Based on Phase 1 results showing window functions at ~870ms for 50k rows (vs GROUP BY at ~600ms), Phase 2 timing should help identify:

### Hypothesis 1: Context Creation Overhead
- **Check**: WindowContext::new_with_spec time
- **Look for**: High partition creation or sorting time
- **Fix if**: Context creation dominates (> 50% of total)

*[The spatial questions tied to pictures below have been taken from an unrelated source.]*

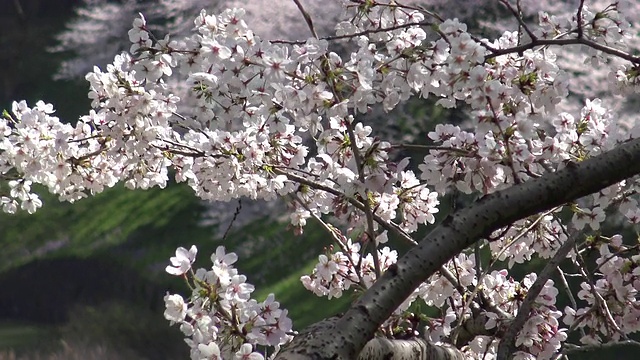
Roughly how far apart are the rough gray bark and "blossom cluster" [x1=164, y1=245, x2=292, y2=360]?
30 centimetres

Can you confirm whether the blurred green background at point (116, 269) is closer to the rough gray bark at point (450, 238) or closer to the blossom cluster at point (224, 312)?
the blossom cluster at point (224, 312)

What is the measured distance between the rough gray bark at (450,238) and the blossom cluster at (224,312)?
0.99 ft

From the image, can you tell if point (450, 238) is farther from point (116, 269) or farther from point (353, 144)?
point (116, 269)

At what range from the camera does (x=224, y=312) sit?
159 centimetres

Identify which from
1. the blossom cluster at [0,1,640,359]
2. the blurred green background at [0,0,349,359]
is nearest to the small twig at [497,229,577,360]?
the blossom cluster at [0,1,640,359]

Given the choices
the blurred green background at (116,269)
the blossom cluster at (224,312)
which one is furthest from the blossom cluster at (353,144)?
the blurred green background at (116,269)

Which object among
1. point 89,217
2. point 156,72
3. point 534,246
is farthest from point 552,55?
point 89,217

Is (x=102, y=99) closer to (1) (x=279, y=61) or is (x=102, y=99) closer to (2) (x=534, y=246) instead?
(1) (x=279, y=61)

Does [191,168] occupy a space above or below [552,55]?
below

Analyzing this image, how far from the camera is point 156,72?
2.02m

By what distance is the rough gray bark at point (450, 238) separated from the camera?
1194 mm

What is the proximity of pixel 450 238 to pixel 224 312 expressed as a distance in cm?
50

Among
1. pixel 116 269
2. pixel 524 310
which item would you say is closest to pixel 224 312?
pixel 524 310

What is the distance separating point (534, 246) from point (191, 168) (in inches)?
43.1
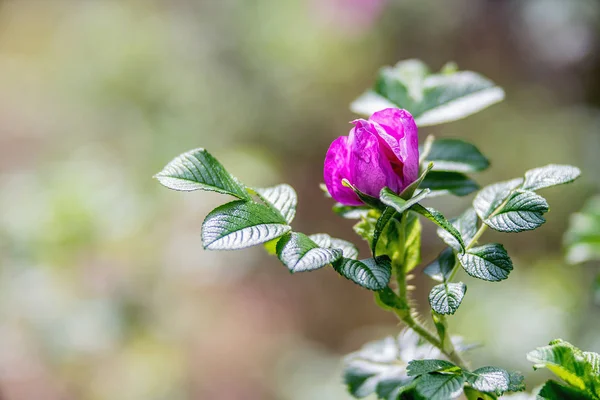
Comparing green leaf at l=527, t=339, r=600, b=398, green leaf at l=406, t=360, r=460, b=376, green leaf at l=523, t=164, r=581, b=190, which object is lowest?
green leaf at l=527, t=339, r=600, b=398

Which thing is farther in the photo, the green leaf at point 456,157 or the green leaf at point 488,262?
the green leaf at point 456,157

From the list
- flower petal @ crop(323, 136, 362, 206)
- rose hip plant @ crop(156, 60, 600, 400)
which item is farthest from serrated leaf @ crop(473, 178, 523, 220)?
flower petal @ crop(323, 136, 362, 206)

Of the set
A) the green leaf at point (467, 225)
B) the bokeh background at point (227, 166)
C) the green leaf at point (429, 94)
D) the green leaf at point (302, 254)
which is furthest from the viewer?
the bokeh background at point (227, 166)

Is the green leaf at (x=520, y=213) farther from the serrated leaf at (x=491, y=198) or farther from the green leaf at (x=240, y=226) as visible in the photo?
the green leaf at (x=240, y=226)

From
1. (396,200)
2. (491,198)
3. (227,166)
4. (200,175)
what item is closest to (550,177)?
(491,198)

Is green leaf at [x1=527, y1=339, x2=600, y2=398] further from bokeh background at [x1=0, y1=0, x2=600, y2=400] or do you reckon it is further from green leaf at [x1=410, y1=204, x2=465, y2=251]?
bokeh background at [x1=0, y1=0, x2=600, y2=400]

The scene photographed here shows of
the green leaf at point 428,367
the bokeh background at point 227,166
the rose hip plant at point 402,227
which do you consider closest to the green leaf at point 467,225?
the rose hip plant at point 402,227

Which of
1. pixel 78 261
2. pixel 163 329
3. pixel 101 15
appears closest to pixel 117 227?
pixel 78 261
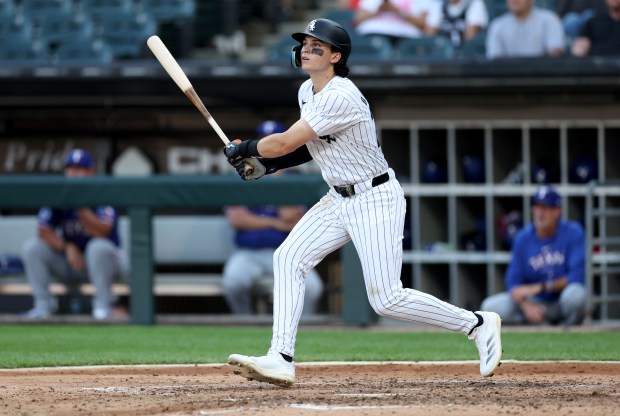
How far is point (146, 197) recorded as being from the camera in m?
9.88

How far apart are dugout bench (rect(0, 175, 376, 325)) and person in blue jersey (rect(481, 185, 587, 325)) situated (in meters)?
1.11

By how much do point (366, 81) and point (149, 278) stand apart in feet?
8.37

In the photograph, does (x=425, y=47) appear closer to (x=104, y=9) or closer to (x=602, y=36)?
(x=602, y=36)

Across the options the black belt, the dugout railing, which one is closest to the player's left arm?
the dugout railing

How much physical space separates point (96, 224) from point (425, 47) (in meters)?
3.22

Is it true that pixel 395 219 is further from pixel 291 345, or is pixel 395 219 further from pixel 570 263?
pixel 570 263

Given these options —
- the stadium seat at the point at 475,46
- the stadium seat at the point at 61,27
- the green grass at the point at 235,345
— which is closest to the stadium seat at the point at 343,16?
the stadium seat at the point at 475,46

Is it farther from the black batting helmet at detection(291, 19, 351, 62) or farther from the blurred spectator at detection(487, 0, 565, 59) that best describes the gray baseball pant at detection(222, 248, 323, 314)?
the black batting helmet at detection(291, 19, 351, 62)

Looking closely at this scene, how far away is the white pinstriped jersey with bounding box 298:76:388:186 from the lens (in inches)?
207

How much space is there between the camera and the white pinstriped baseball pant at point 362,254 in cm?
536

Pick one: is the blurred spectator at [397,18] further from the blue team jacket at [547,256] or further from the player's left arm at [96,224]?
the player's left arm at [96,224]

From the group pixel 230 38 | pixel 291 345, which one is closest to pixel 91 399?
pixel 291 345

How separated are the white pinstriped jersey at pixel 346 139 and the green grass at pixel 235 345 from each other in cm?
172

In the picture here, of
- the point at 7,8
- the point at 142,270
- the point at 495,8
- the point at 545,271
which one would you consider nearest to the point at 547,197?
the point at 545,271
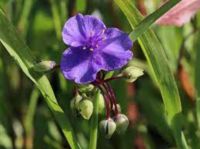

### Hypothesis 2: Per-Row Overhead
- **Check**: Per-function evaluation time multiplied by row count
- **Look for**: High per-function times (> 1μs per call)
- **Fix if**: Function overhead dominates

### Hypothesis 3: Repeated Context Creation
- **Check**: Cache hit/miss ratio
- **Look for**: Many "cache miss" messages
- **Fix if**: Same context being created multiple times

### Hypothesis 4: Partition Lookup Cost
- **Check**: get_offset_value partition_lookup time
- **Look for**: Slow HashMap lookups
- **Fix if**: HashMap access is slow (> 1μs)

## Next Steps

### Immediate (Testing)
1. ✅ Run benchmarks with Phase 1 execution plan output
2. ⏸️ Configure tracing for non-interactive mode (optional)
3. ⏸️ Run benchmarks with RUST_LOG=info for detailed Phase 2 output
4. ⏸️ Analyze timing data to identify specific bottlenecks

### Phase 3 (Optimization)
Based on Phase 2 findings, likely optimizations:
- If context creation is slow: Cache contexts more aggressively
- If per-row overhead is high: Batch operations or reduce per-call work
- If partition lookup is slow: Use different data structure
- If sorting is slow: Optimize sort comparisons or use pre-sorted data

## Comparison to Other Performance Work

### Similar to GROUP BY Optimization
- Phase 1 showed similar pattern: GROUP BY took ~600ms, window functions ~870ms
- GROUP BY likely has similar context creation + iteration overhead
- Potential to learn from GROUP BY optimizations

### Similar to LIKE Optimization
- LIKE had repeated regex compilation issue
- Window functions might have repeated context allocation
- Check for similar patterns in Phase 2 timing

## Files Modified

- `src/data/arithmetic_evaluator.rs` - Added context creation and function evaluation timing
- `src/sql/window_context.rs` - Added partition creation, sorting, and offset access timing
- `docs/WINDOW_PHASE2_PROFILING_SUMMARY.md` - This document

## Success Criteria

- ✅ All timing instrumentation added
- ✅ Code compiles and runs
- ✅ Phase 1 execution plan shows window function timing
- ⏸️ Phase 2 detailed logs visible (requires tracing config)
- ⏸️ Bottlenecks identified from timing data
- ⏸️ Optimization candidates prioritized

## Conclusion

Phase 2 profiling infrastructure is complete and ready for analysis. The instrumentation provides comprehensive timing at multiple levels:
- **Coarse** (execution plan): Total window function time
- **Medium** (info logs): Context creation, partitioning, sorting
- **Fine** (debug logs): Per-function, per-row operations

Next step is to run benchmarks and analyze the timing data to identify optimization opportunities that can bring window function performance closer to GROUP BY levels (target: reduce 50k row time from ~870ms to ~600ms).